A few high school friends finally started taking me climbing with them, a sport I embraced with the enthusiasm of a teenage girl who’s literally found something to cling to. Entranced by my copy of Wasatch Eleveners, I started ticking off the area’s peaks while using calculus study groups as my alibi. I gobbled up stolen minutes on top of the Pfeifferhorn. I savored every step up Lone Peak. These were the moments that were mine and mine alone.
I did everything I could do to get up the canyons and go cross-country skiing, climbing, mountain-biking, hiking, and finally skiing. Hyper aware of my ignorance compared with kids who’d taken their first steps along trails, slopes, and rivers, I simply did my darnedest to not completely suck at all of it. (I sucked at all of it.) But each time I gained another smattering of competence—linking my mogul turns or picking the right line to paddle in a river rapid—my heart both fluttered with pride and grew in its capacity for true confidence.
But I hid these things.

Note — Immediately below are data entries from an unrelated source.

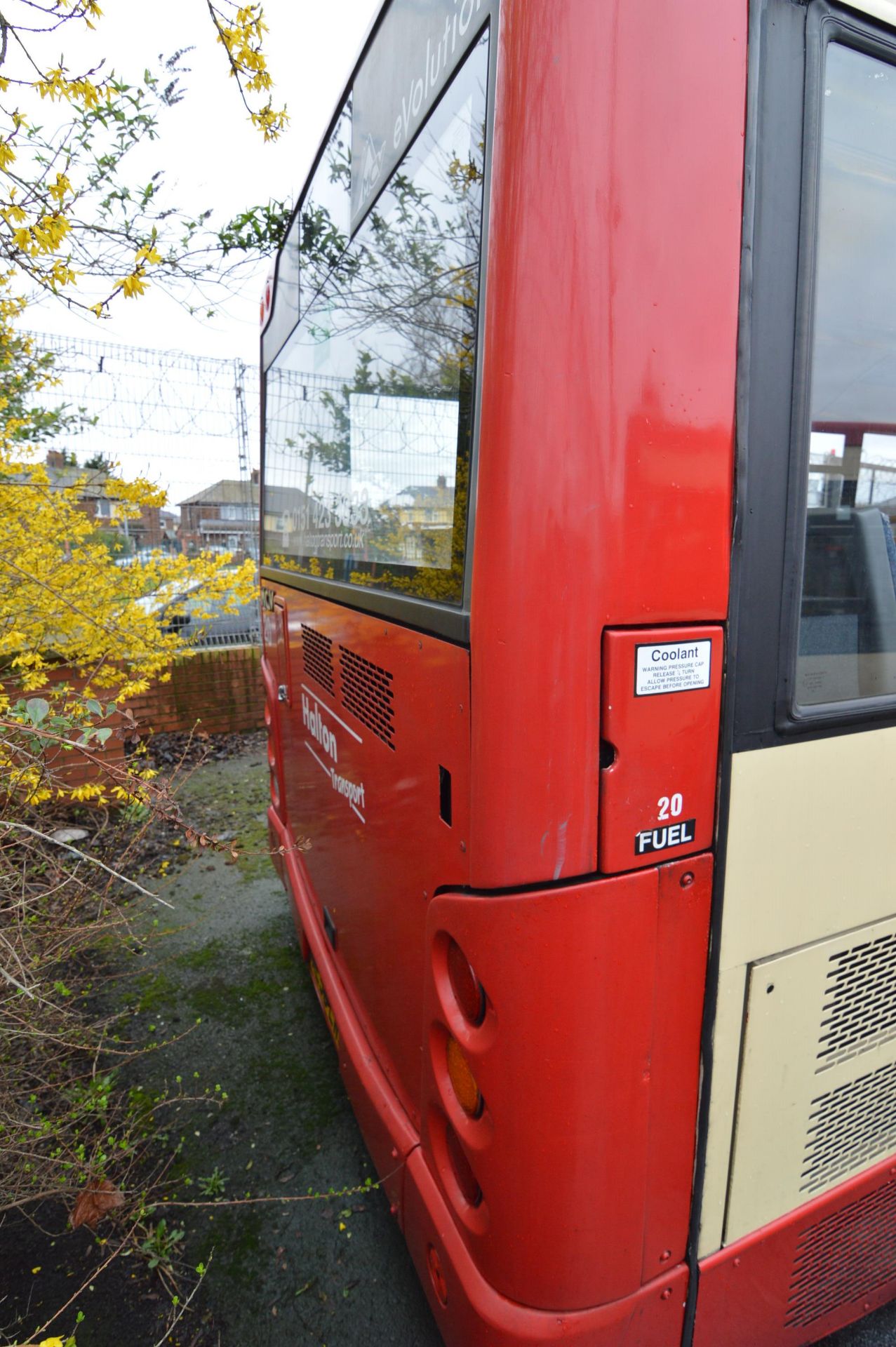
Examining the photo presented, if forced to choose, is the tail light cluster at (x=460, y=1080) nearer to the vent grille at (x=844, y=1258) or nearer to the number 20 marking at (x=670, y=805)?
the number 20 marking at (x=670, y=805)

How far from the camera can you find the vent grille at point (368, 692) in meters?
1.72

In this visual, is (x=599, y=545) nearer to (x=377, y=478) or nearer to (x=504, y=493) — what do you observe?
(x=504, y=493)

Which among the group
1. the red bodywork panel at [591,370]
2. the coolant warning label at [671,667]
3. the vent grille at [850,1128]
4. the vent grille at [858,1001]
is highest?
the red bodywork panel at [591,370]

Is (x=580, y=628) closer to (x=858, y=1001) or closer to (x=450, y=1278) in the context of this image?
(x=858, y=1001)

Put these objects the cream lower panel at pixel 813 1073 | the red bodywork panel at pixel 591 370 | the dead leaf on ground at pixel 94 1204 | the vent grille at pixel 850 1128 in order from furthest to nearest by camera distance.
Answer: the dead leaf on ground at pixel 94 1204 → the vent grille at pixel 850 1128 → the cream lower panel at pixel 813 1073 → the red bodywork panel at pixel 591 370

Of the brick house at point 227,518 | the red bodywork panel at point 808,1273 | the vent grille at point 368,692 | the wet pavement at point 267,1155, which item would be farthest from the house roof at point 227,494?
the red bodywork panel at point 808,1273

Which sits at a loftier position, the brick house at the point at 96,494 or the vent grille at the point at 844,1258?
the brick house at the point at 96,494

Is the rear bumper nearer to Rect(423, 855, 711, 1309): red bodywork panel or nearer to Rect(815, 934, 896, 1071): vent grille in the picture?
Rect(423, 855, 711, 1309): red bodywork panel

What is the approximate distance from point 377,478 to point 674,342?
91 cm

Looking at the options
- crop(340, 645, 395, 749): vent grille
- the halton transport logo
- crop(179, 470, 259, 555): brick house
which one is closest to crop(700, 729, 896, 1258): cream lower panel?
crop(340, 645, 395, 749): vent grille

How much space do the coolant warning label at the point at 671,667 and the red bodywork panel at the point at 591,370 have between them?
0.05m

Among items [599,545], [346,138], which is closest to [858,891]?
[599,545]

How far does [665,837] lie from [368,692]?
918 millimetres

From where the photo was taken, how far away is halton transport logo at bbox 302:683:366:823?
206cm
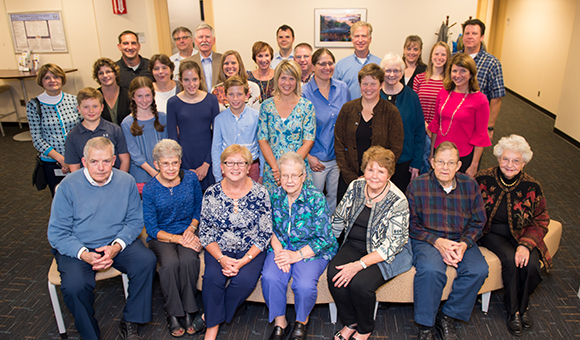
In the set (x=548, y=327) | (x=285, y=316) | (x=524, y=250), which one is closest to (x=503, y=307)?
(x=548, y=327)

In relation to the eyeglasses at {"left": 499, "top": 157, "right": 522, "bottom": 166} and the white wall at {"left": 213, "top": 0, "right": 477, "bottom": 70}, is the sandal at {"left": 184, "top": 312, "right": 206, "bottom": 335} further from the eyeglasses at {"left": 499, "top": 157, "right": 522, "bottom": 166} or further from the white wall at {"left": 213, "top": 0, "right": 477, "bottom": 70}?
the white wall at {"left": 213, "top": 0, "right": 477, "bottom": 70}

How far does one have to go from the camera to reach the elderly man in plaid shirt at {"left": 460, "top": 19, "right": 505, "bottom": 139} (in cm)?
374

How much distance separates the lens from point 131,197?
275 cm

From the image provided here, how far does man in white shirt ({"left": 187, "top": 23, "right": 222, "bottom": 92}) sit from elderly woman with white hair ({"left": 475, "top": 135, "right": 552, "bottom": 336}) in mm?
2875

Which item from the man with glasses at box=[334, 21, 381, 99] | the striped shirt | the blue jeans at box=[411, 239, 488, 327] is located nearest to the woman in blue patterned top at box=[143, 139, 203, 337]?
the blue jeans at box=[411, 239, 488, 327]

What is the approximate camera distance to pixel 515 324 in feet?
8.50

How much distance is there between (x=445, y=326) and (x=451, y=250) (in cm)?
50

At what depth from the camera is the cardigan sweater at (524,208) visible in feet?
8.75

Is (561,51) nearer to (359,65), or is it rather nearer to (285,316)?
(359,65)

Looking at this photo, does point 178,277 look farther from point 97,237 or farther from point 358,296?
point 358,296

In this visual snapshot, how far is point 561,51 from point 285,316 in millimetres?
7874

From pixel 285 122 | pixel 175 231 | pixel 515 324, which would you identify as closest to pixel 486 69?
pixel 285 122

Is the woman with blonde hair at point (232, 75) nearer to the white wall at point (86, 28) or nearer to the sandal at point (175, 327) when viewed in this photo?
the sandal at point (175, 327)

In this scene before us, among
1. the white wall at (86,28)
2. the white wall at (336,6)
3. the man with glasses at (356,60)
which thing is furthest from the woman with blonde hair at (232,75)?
the white wall at (86,28)
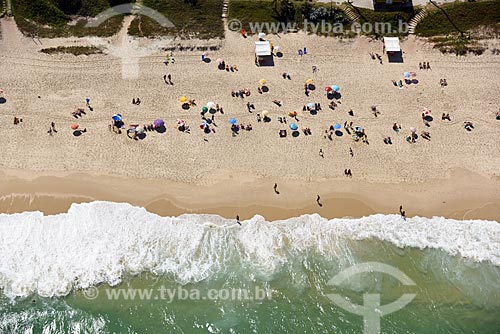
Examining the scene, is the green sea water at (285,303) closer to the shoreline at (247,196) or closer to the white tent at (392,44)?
the shoreline at (247,196)

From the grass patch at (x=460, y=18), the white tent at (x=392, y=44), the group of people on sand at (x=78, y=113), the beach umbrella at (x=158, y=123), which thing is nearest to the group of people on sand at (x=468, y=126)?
the white tent at (x=392, y=44)

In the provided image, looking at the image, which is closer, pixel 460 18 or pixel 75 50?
pixel 75 50

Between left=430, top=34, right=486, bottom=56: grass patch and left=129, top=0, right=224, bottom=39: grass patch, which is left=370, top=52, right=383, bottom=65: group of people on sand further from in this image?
left=129, top=0, right=224, bottom=39: grass patch

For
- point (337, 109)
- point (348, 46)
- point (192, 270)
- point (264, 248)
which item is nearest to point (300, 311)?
point (264, 248)

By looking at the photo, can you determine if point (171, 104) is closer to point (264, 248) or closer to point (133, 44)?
point (133, 44)

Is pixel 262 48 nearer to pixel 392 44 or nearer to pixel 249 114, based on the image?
pixel 249 114

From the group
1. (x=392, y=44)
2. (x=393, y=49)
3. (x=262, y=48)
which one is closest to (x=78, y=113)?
(x=262, y=48)

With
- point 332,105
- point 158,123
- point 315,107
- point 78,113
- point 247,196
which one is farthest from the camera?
point 332,105

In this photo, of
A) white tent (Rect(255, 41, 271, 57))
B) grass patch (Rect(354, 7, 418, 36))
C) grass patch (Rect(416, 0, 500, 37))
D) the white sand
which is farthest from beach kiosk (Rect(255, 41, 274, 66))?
grass patch (Rect(416, 0, 500, 37))
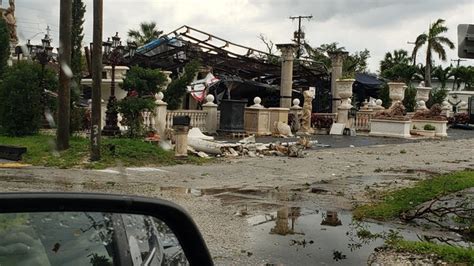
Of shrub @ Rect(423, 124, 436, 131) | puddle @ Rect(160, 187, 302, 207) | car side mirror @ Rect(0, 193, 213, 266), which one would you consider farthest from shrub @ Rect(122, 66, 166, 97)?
car side mirror @ Rect(0, 193, 213, 266)

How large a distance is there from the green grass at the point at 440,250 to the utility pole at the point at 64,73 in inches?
411

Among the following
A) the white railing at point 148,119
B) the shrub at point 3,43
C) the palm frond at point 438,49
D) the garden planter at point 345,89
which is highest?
the palm frond at point 438,49

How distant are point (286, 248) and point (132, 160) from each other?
8787 millimetres

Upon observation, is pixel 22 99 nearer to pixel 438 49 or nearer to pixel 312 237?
pixel 312 237

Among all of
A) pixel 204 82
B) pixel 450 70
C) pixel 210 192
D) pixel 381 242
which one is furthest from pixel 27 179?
pixel 450 70

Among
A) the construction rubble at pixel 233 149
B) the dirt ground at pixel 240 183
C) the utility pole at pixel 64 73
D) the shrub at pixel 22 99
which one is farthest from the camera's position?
the construction rubble at pixel 233 149

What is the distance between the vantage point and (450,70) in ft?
207

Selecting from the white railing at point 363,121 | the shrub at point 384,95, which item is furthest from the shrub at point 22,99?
the shrub at point 384,95

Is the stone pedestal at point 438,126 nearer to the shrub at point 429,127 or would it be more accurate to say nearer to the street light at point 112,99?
the shrub at point 429,127

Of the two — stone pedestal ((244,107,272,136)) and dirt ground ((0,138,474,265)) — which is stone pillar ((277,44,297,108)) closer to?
stone pedestal ((244,107,272,136))

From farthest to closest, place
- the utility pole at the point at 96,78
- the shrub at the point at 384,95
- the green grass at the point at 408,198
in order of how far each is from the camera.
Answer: the shrub at the point at 384,95 → the utility pole at the point at 96,78 → the green grass at the point at 408,198

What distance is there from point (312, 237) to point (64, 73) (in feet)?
32.5

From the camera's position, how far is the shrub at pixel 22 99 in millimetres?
16969

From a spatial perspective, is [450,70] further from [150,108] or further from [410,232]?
[410,232]
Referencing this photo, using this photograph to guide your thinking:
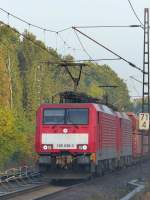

After climbing, I'd tuck my first hand-me-down harness, second-hand climbing shoes, and chalk bag into a Jansport backpack I hid in the car. I’d stop at a friend’s house on the way home to wash the chalk off and put my school clothes back on. When he found out, I was grounded and thrown out of the house. My father's cultural cartography was upended by a young woman who took AP Physics as seriously as she took her first trad routes. Having a dad who literally would not teach me to fix a flat tire because it might encourage me to drive beyond our zip code, fueled my desire to pedal my low-budget mountain bike to altitudes where I gained the clarity to howl at the moon out of pure rebellious delight.
A couple decades later, I still have frequent moments of failure and flailing, but they’re strung together by hours of flow state and a contented pride in my mountain-sport competence.
I discussed this story with a close friend who laughingly but honestly pointed out, “Every white girl has a story about overcoming sexism.” True. But I'm not even certain if I identify as white. On forms, I check the “Hispanic” box in a nod to the complex cultural heritage behind me. But my lighter hair and blue eyes make me a mashup who’s navigated this world without perceived racism. Maybe the fact that I had such an uphill battle with so many things going my way is the reason I should talk about my entry into outdoor sports. Because even if socioeconomic and racial barriers aren’t present, misogyny — whether subversive or overt —drags like invisible ankle weights that blister us under our mountaineering boots.
While I await the apres-patriarchy dance party, I'm attempting to use my own hyper-sensitivity to sexism as a secret weapon to methodically address the millions of big and little ways women and young girls feel disempowered, both indoors and out. Collectively, we can give them the primordial strength that comes from dipping our toes in nature or from getting a little thrill of adrenaline; whether that means climbing a major summit or skiing our first blue run. From getting kind of scared, or kind of cold, or really, really dirty; from venturing into new and reverent places, and coming home with a slap-happy smile, learning to take calculated risks and reap delicious thrills has stretched me physically and intellectually while giving me a level of personal courage that previous generations of Lopez women didn’t get to tap into. They were as resilient as they had to be, whereas I have the pleasure of choosing how I develop my own resilience.
All of our scars tell a story. And I’m so grateful to be in the middle of mine.